As interpretações das treze atrizes são nada menos do que brilhantes, principalmente a cortesã francesa Marcelle La Pompe, interpretada por Laila Garin. As treze artistas que formam o elenco (essencialmente feminino, com algumas intervenções masculinas, de platéia), demonstram grande profissionalismo e talento. É de louvar a exposição a que todas elas se submetem. As treze são: Laura Limp (a bela Ella), que dá aflição na platéia com a sua presença física (e não direi o porquê). Ao passar rapidamente por todas as personagens não há desvalia, pois o elenco está muito bem equilibrado entre o talento e a segurança das atrizes. Livia Paiva (Fabricia); Nara Parolini (Ana Foguete, grande carisma); Gisela de Castro (Gabriela); Juliana Terra (Salete); Carolina Ferman (Rainha Gita), Rita Fisher (uma Rebecca Rabit impressionante!); Rose Lima, total carisma (Amanda); Tatyane Mayer (Lolla); Nathália Mello (Salomé); Renata Guida (Karina) e Carol Garcia (Celeste). Algumas com presença de garotonas de Ipanema, tornando quase inverossímil a sua opção, outras passando o desespero e o prazer de quem vive no fio da navalha, “Sarau das Putas” é uma declaração de amor às mulheres; uma ode ao gozo, e uma advertência social.                 
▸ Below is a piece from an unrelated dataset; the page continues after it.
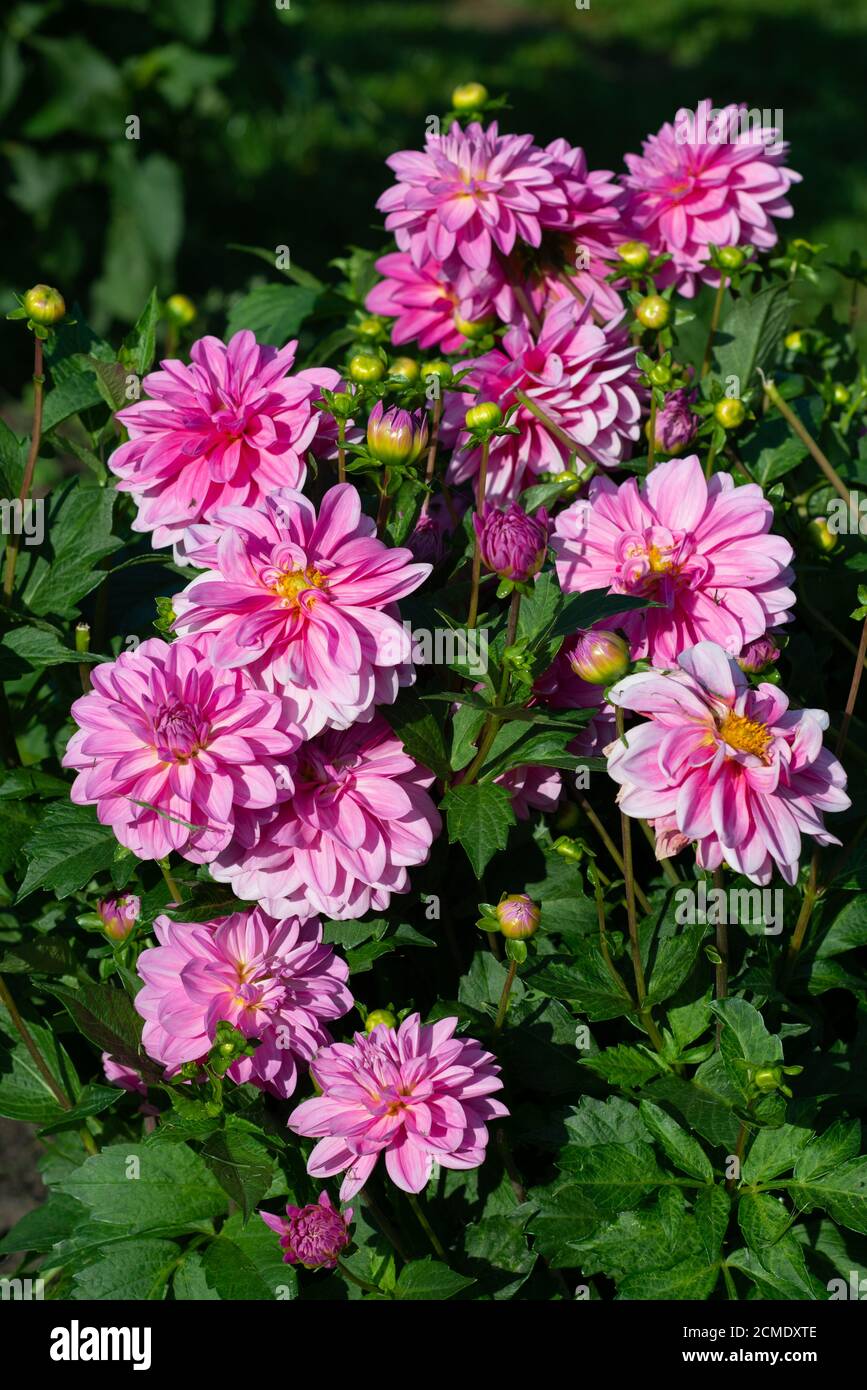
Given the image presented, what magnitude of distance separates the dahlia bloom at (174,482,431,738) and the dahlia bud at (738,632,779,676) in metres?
0.36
Uma observação importante sobre a cenografia de Diego Molina: o interior é criado com  grandes reposteiros vermelhos suspensos no ar; tapetes orientais e móveis de gosto duvidoso, compondo o clima peculiar desses ambientes. A trilha sonora de Ivan Sugahara e Vitor Barbarisi é também um ponto alto do espetáculo, com as “periquettes” cantando, e algumas vezes dançando,  suas músicas temas. Destaque para o funk de Valesca Poposuda “Grelo” e “Boladona”: uma contravenção!  A preparação vocal é de Ricardo Góes. Há, no espetáculo, as iluminações intermitentes de Ana Luzia M. de Simoni alternando seu foco entre palco e  platéia...  Interessante observar que, no programa, os nomes do elenco e produção aparecem em “criação coletiva”. Essa maneira de trabalhar o coletivo transparece no espetáculo. Além disso, há, em Sugahara,. uma mistura oriente/ocidente, unida a uma desafiadora identidade ocidental, adquirida em sua formação na Amércia do Norte, que parece querer desmistificar tabus que ainda imperam cntro nós, como a abordagem da sexualidade, do ponto de vista feminino. Vale à pena dar uma conferida neste Sarau!